• **Exercise directions**
Write the next part of the GLM and PCA practical below, starting right after its last sentence and keeping its format of instructions with Matlab commands.

— START OF Page excerpt —

ONBI - GLM and PCA Practical

Practical Overview

This practical requires Matlab. Go through the page and execute the listed commands in the Matlab command window (you can copy-paste). Don't click on the "answers" links until you have thought hard about the question. Raise your hand should you need any help.

Simple GLM

Let's start simple. Open matlab, and generate noisy data y using a linear model with one regressor x and an intercept. I.e. y=a+b*x

  x = (1:20)';
  intercept   = -10;
  slope       = 2.5;
  y = intercept + slope*x;  
  y = y + 10*randn(size(y)); % add some noise

Now plot the data against x:

  figure
  plot(x,y,'o');
  xlabel('x');
  ylabel('y');

Let's compare fitting a linear model with and without the intercept. First, set up two design matrices:

    M1 = [x];                % w/o intercept
    M2 = [ones(size(x)) x];  % w/ intercept

Look at M1 and M2 if you are not sure what they should look like (e.g. type M1 in the Matlab command window and press enter).

Now solve the two GLMs:

    beta1 = pinv(M1)*y;
    beta2 = pinv(M2)*y;

Look at the values in beta1 and beta2. How should we interpret the meaning of these values? Answer

Plot the two models against the data:

    
    figure;hold on;grid on
    plot(x,y,'o');
    plot(x,M1*beta1,'r-');
    plot(x,M2*beta2,'b-');

Note how the red line must go through the origin (0,0), as there is no intercept in the model (the intercept is always zero).

Note also how in this case the slope is higher when modelling the intercept. If we were to do statistics on this slope coefficient (to determine if it were significantly different from zero), would we find it more or less significant than if we hadn't modelled the intercept? Answer

Compare fitting the same M2 model (i.e. with a column of one's as a regressor), with and without demeaning x. What happens to the beta coefficients? How do we interpret the values in beta2 after demeaning x? Answer

Let's first fit the demeaned model and display the regression coefficients (the betas):

      M3 = [ones(size(x)) x-mean(x)];
      beta3=pinv(M3)*y;
      beta2
      beta3

Notice that beta2(1) is closer to the intercept, and beta3(1) closer to the mean of y. The column of one's in the design matrix models the intercept if x is not demeaned, but models the mean if x is demeaned. Notice that the estimate of the slope does not change between the two models, despite changing the corresponding regressor!

— END OF Page excerpt —
— START OF Entries supplied —

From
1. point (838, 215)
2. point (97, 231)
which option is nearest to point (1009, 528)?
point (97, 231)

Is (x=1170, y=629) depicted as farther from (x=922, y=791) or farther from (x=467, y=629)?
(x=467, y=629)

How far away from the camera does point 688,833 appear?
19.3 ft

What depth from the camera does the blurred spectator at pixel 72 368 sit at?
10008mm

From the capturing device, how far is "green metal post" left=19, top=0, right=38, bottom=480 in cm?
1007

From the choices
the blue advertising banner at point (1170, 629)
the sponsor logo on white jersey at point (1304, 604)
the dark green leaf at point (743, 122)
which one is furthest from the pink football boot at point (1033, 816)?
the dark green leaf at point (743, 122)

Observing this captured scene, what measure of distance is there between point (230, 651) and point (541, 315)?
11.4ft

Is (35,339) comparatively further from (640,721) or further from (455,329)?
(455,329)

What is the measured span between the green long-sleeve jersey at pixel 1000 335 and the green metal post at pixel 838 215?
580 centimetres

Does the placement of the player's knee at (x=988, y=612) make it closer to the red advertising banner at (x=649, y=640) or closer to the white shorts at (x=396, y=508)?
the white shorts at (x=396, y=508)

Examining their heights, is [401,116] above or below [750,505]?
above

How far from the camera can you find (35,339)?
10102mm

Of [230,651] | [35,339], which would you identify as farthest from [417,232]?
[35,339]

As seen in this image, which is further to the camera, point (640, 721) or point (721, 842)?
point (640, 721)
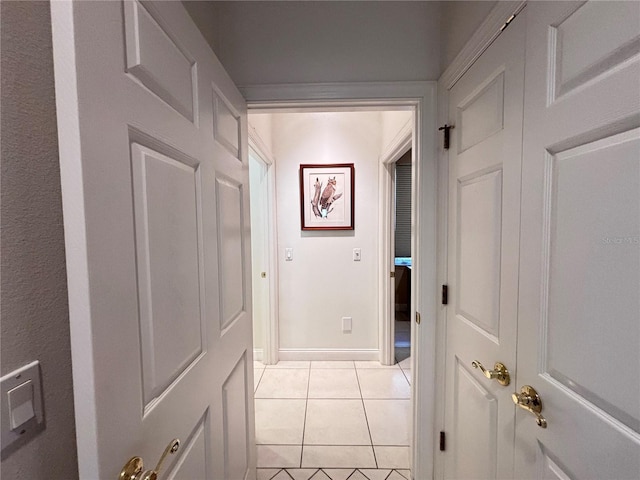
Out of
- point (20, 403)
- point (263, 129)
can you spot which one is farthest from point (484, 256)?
point (263, 129)

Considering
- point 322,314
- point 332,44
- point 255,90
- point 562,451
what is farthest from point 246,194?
point 322,314

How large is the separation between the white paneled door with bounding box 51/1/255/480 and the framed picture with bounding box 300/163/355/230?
1599mm

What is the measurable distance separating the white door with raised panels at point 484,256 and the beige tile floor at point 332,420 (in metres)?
0.52

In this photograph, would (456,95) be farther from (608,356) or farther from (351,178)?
(351,178)

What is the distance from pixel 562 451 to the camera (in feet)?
2.17

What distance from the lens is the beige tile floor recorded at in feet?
5.20

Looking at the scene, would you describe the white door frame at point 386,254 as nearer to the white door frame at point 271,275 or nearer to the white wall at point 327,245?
the white wall at point 327,245

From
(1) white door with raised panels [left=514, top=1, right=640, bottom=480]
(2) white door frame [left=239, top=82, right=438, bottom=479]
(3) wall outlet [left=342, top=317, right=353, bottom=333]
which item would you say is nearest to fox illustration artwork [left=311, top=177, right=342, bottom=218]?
(3) wall outlet [left=342, top=317, right=353, bottom=333]

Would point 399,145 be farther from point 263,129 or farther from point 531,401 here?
point 531,401

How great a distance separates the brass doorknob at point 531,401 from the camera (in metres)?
0.72

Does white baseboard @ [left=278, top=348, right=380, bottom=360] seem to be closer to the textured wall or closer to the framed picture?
the framed picture

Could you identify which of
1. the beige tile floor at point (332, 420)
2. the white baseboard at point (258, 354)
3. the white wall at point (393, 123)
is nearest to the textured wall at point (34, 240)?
the beige tile floor at point (332, 420)

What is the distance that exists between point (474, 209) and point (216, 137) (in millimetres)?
990

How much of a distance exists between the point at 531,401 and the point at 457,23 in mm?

— END OF Entries supplied —

• **Answer to this exercise**
Ok now let's have some fun with some real data. Download the Oxford weather data textfile from this link: OxfordWeather (right-click on the link and save on the disk).

Now load the text file in matlab and arrange the columns of the text file into different variables:

  data = load('OxfordWeather.txt');

  year       = data(:,1);
  month      = data(:,2);
  maxTemp    = data(:,3);
  minTemp    = data(:,4);
  hoursFrost = data(:,5);
  rain       = data(:,6);
  hoursSun   = data(:,7);
  
  meanTemp   = .5*(minTemp+maxTemp);

Plot some of the data to familiarise yourself with it.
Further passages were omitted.